In jedem vierten Haushalt steht Ende kommenden Jahres ein internetfähiger Flachbild-Fernseher, schreiben die Autoren um Michael Schidlack - und langfristig hängen 85 Prozent der verkauften Consumer-Geräte am Netz. Zur großen Freude der Cyberkriminellen, meint allerdings der Virenanalyst Christian Funk von Kaspersky Lab.

Cyberkriminelle wollen ans Geld der Endkunden

"Die Angriffsmöglichkeiten für Kriminelle werden im Heimanwenderbereich breiter", sagt Funk. Dabei können Betrüger die im PC-Bereich erfolgreichen Betrugsmethoden und -Technologien auf neue Geräteklassen ummünzen." Die üblichen Verdächtigen: Phishing, Spam und Erpressungs-Software. Wenn die neuen Geräte zum Vertriebskanals werden, mit Sofort-Kaufen-Buttons beim Teleshopping und E-Paper-Abo, fließt auch Geld über die Kanäle - etwa in Form von Kreditkarten-Daten. Das weckt Begehrlichkeiten.

Das Thema Sicherheit streift die Bitkom-Untersuchung nur am Rande, stellt stattdessen die Marktreiber der Medienbranche von morgen vor: Mobilität, Apps und Social Media: Wenn das Tablet dank Spracherkennung erkennt, welche Serie über das Smart-TV streamt, ruft es Hintergrund-Infos auf oder schickt seinen Besitzer in eine virtuelle Diskussionsrunde mit anderen Fans der Serie. Und mit Nutzerkommentaren und -bewertungen heizt der Stream-Anbieter wiederum die Nachfrage an.

Ähnliche Programme gibt es bereits, etwa "IntoNow" von Yahoo! in den USA. Für die Content-Anbieter bietet Social Media die Möglichkeiten von Referential und Targeted Marketing - also Weiterempfehlungen ("gefällt mir") und zielgruppenspezifische Werbung. Die Kombination aus beidem "wird die Vermarktung von digitalen Inhalten nachhaltig prägen und hier eine Art Vorreiterrolle für andere Märkte übernehmen", heißt es in der Studie.

Apps sind überall

Fürs Auto bieten viele Hersteller bereits Smart-Phone-Apps an.

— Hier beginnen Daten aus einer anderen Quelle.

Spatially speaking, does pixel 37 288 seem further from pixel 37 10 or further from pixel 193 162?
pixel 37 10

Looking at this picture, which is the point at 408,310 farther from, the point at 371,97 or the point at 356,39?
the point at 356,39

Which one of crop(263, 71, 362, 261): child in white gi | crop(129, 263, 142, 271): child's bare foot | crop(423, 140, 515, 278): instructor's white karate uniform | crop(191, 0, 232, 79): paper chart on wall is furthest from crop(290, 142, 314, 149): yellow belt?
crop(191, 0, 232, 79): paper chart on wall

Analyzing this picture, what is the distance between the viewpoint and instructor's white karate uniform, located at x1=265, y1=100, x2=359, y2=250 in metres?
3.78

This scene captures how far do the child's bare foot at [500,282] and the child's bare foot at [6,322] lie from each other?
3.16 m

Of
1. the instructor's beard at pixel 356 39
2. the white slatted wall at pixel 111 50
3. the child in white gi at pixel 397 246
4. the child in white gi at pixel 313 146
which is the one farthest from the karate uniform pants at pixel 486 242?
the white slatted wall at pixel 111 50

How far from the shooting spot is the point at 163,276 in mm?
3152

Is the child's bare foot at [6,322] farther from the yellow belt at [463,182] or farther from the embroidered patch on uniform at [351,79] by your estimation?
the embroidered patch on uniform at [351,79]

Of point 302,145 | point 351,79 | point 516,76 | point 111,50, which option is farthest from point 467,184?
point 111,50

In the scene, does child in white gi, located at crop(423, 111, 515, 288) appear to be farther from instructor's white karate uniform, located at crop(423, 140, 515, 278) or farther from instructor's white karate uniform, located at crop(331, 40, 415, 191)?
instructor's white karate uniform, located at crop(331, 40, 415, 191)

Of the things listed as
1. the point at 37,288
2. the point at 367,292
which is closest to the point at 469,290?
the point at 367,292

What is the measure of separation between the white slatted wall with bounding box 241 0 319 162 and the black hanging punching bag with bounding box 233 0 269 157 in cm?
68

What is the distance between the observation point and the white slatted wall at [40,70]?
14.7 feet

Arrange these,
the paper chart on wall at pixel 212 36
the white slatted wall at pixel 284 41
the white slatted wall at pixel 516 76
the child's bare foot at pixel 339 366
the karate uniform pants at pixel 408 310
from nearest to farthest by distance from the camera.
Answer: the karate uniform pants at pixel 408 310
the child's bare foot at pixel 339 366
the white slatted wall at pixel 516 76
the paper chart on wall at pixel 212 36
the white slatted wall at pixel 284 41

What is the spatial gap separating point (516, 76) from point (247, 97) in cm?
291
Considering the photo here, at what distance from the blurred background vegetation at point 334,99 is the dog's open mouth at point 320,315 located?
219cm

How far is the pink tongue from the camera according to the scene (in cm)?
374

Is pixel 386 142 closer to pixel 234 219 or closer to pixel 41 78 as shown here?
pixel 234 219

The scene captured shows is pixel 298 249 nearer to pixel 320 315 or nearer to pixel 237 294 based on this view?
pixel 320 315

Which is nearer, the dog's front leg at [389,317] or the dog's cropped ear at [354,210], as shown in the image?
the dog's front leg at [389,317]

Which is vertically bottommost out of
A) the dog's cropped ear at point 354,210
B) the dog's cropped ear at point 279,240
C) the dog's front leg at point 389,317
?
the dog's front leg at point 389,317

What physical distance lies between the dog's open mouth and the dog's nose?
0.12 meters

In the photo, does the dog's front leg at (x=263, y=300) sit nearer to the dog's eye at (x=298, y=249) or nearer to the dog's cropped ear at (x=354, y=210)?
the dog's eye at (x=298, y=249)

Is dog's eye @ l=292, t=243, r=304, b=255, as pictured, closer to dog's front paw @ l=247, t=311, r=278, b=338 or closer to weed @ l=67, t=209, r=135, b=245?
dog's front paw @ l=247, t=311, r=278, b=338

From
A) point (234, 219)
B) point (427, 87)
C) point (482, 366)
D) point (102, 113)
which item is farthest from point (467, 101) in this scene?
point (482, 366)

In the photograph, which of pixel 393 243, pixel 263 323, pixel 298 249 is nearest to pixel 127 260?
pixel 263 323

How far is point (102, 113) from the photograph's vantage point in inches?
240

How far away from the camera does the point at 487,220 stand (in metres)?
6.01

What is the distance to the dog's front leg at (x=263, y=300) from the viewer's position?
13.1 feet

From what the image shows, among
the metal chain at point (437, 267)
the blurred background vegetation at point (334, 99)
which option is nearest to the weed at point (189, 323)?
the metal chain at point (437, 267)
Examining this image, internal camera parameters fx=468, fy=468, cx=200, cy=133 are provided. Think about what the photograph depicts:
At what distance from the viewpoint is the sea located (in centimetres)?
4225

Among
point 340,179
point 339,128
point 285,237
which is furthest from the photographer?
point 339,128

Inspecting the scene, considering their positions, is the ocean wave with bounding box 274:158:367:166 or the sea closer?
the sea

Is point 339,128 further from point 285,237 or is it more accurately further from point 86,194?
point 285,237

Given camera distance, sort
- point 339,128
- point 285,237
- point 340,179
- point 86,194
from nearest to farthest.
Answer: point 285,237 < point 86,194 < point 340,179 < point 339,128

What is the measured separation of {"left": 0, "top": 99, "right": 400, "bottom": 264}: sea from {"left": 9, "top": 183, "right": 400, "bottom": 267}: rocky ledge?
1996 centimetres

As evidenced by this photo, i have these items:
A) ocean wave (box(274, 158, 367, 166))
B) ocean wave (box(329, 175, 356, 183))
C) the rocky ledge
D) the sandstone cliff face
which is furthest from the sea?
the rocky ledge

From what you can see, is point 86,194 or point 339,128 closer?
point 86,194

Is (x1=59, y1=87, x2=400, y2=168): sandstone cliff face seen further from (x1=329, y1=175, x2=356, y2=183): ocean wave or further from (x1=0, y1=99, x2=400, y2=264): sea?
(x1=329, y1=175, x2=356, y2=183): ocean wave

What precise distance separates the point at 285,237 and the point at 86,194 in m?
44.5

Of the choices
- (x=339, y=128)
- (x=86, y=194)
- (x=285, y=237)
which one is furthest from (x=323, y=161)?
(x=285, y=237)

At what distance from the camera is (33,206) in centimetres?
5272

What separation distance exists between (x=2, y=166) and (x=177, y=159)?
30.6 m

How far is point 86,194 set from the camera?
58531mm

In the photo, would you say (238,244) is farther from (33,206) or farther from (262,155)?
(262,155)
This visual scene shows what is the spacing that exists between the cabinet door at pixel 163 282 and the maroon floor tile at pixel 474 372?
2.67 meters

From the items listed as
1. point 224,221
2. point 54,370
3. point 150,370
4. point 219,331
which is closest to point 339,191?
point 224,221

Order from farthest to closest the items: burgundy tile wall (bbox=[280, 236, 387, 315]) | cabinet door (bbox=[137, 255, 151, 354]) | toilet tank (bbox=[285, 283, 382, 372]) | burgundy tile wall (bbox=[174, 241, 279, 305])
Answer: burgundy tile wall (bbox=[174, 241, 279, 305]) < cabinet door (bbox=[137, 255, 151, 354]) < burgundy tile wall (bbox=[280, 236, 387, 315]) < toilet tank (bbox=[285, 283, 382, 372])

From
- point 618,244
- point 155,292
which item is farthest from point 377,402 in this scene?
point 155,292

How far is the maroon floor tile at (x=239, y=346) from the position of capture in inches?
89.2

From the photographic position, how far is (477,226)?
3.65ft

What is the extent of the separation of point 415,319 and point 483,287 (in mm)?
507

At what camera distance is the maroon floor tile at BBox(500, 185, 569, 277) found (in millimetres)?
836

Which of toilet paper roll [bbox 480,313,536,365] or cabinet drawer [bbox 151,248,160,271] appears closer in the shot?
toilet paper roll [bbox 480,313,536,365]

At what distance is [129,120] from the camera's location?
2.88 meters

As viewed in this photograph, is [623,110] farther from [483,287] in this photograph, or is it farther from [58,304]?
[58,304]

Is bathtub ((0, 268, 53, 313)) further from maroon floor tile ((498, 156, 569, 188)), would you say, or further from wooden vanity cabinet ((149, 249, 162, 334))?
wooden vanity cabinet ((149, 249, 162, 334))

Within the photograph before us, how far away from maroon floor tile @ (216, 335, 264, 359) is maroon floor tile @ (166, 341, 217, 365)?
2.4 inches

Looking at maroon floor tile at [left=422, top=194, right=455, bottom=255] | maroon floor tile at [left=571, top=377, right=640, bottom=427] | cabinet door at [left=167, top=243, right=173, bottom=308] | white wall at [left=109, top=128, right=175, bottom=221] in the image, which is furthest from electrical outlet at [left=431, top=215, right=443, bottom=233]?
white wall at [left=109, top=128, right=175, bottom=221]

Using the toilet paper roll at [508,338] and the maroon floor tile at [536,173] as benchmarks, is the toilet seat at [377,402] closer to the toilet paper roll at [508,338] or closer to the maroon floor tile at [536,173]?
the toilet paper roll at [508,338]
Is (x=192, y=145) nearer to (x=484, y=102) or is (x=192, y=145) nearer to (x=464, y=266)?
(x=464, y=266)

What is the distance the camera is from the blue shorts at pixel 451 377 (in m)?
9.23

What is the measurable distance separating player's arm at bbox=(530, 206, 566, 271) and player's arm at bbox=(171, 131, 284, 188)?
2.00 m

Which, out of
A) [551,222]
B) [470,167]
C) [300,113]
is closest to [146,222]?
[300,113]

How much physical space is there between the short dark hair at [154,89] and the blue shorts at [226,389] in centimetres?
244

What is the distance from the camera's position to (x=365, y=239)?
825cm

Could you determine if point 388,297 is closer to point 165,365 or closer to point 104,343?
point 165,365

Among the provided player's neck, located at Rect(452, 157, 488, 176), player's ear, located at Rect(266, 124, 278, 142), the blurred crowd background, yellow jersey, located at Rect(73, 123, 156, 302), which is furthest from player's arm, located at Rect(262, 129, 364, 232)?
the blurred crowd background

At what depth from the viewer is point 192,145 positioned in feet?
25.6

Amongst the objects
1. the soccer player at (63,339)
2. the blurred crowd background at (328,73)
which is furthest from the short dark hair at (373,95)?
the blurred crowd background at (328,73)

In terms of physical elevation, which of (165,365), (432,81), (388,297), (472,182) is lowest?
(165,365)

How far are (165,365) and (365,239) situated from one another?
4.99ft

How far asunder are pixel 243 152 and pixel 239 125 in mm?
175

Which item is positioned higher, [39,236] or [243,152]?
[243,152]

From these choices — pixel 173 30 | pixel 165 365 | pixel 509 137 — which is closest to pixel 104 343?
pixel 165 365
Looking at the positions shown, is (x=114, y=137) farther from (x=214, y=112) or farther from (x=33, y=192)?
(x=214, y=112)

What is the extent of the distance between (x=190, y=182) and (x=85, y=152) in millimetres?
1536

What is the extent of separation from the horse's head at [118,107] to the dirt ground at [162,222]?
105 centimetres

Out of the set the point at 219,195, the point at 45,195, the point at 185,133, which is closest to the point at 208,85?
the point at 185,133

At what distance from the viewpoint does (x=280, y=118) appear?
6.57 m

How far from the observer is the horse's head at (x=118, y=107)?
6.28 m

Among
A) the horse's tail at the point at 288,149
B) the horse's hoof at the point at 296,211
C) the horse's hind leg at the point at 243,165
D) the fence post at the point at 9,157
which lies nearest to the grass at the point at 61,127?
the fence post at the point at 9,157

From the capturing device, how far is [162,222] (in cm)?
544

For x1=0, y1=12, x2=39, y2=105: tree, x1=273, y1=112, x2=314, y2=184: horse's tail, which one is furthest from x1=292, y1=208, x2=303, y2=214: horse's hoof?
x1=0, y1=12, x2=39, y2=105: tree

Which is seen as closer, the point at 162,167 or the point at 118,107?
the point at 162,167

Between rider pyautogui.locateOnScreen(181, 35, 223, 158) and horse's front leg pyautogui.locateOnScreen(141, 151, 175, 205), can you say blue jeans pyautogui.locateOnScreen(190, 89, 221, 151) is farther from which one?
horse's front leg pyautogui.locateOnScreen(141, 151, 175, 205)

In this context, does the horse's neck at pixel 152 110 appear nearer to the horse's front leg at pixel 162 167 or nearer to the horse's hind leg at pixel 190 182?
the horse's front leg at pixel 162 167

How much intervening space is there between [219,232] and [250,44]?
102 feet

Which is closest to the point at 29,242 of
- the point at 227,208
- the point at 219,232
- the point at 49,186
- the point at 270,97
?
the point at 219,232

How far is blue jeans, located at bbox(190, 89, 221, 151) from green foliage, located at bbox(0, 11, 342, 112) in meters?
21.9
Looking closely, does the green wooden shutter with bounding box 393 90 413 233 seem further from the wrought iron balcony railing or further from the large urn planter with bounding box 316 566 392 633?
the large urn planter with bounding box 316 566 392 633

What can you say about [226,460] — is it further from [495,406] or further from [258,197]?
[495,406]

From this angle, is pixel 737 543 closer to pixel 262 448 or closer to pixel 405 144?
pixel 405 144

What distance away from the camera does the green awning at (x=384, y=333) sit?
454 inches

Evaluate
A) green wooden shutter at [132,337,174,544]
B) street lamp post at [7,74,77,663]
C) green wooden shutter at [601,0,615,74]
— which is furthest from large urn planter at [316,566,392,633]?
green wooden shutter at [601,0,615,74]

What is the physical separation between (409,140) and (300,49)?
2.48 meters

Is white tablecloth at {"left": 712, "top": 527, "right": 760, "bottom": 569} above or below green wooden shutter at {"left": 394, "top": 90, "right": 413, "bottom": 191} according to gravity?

Ob Apps sich auch auf dem Küchenherd durchsetzen, ist fraglich - doch auf die Fernsehgeräte haben sie es schon geschafft. Die kleinen Programme, mit denen Apple sein iPhone ausstaffiert hatte, bestechen durch ihre Einfachheit und perfekte Abstimmung auf die Hardware. Jeder große TV-Hersteller hat laut Bitkom schon App-Angebote für seine Geräte herausgebracht. Zum Erfolgsmodell würden Apps aber nur, wenn sie dem Konsumenten einen tatsächlichen Mehrwert bringen.

Fernsehsender bekämen Kanäle für sendungsbegleitende Inhalte auf der Mattscheibe, ebenso aber auch auf Smartphone und Tablet. Als große Chance sehen die Autoren HTML5, um Cloud-basierte Apps ohne Plattform-Zwang wie Android oder iOS unter die Leute zu bringen. Sky hat im Frühjahr bereits seinen Dienst SkyGo gestartet, über den die Kunden ihre abonnierten Inhalte auch über Zweit-Fernseher nutzen können. Dazu gibt’s eigens produziertes Material etwa zu Sportveranstaltungen aufs Smartphone.

Zudem könnten sich Geräte-Hersteller mit einer Online-Videothek zusammentun und deren App fest installieren, erklärt die Studie. Auf diesem Weg würden beide profitieren. Durch die Konvergenz brechen alte Wertschöpfungsketten auf und zwingen Anbieter zu Kooperationen. Denkbar wären auch Verlage, die ihren E-Paper-Abos mit Tablet inklusive verkaufen. Die Kooperationen könnten bis zur Entwicklung von reinen Social-Media-Handsets reichen. Schon jetzt nutzen Jugendliche in den USA ihre Netzwerke meist von unterwegs.

Auf den eigenen Verstand hören

Kaspersky-Virenanalyst Funk will diese Entwicklung nicht bremsen, rät aber zu Wachsamkeit. Es ist kein Wunder, dass er den Einsatz von IT-Sicherheitslösungen empfiehlt - denn damit verdient Kaspersky Geld. Gleichzeitig aber betont Funk: "Bei sensiblen Aktionen im Heimunterhaltungsnetzwerk sollten Nutzer immer die Updates von Betriebssystemen, Apps oder Plug-ins beziehen und den gesunden Menschenverstand walten lassen." Allerdings zeigt die Erfahrung, dass User besonders daheim gerne leichtsinnig werden, auf Backups, Sicherheits-Software verzichten und sogar Spam-Mails anklicken.